*** RECORDS SHOWN ***
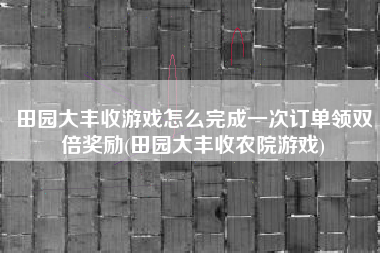 田园大丰收游戏怎么完成一次订单领双倍奖励(田园大丰收农院游戏)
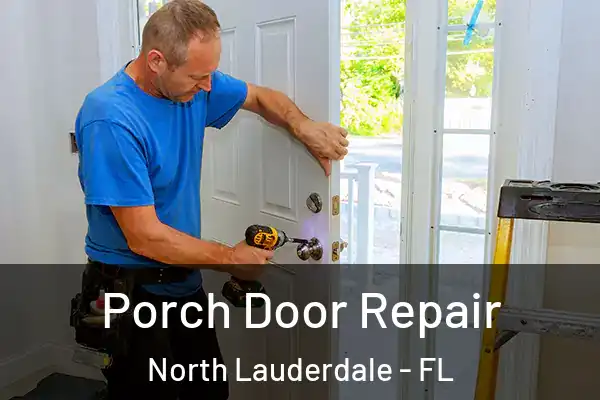Porch Door Repair North Lauderdale - FL
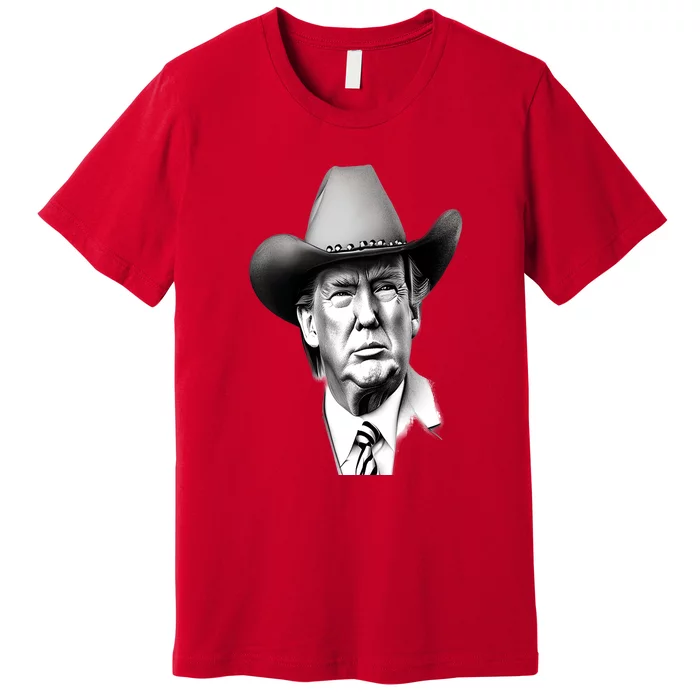 Trump Cowboy 2024 Premium T-Shirt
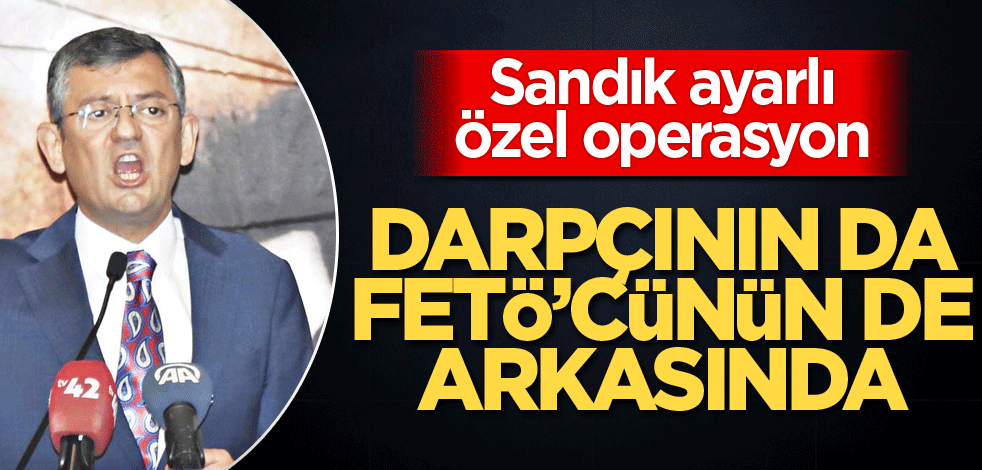 Darpçının da FETÖ’cünün de arkasında
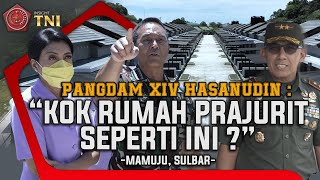 Pangdam XIV Hasanudin : Kok Rumah Prajurit Seperti Ini ? | Insight TNI\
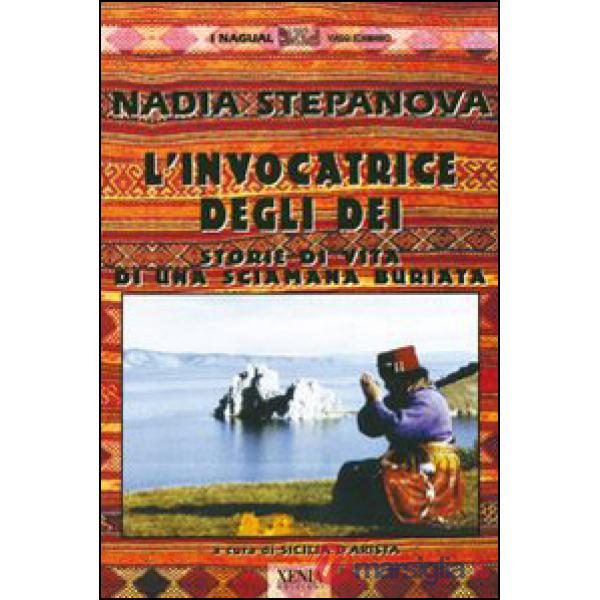 Invocatrice degli dei. Storie di vita di una sciamana buriata (L')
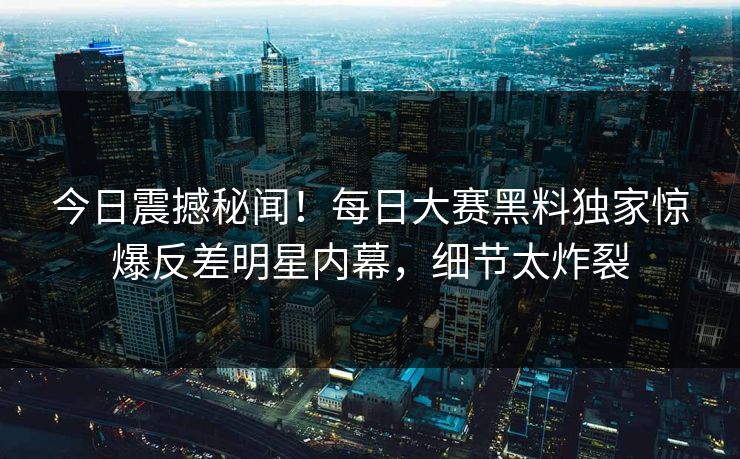 今日震撼秘闻！每日大赛黑料独家惊爆反差明星内幕，细节太炸裂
*** End of RECORDS SHOWN ***
The output has to match the data above line for line, except that pictures are dropped.

ANSWER TO THIS PROBLEM >>
 田园大丰收游戏怎么完成一次订单领双倍奖励(田园大丰收农院游戏)
Porch Door Repair North Lauderdale - FL
 Trump Cowboy 2024 Premium T-Shirt
 Darpçının da FETÖ’cünün de arkasında
 Pangdam XIV Hasanudin : Kok Rumah Prajurit Seperti Ini ? | Insight TNI\
 Invocatrice degli dei. Storie di vita di una sciamana buriata (L')
 今日震撼秘闻！每日大赛黑料独家惊爆反差明星内幕，细节太炸裂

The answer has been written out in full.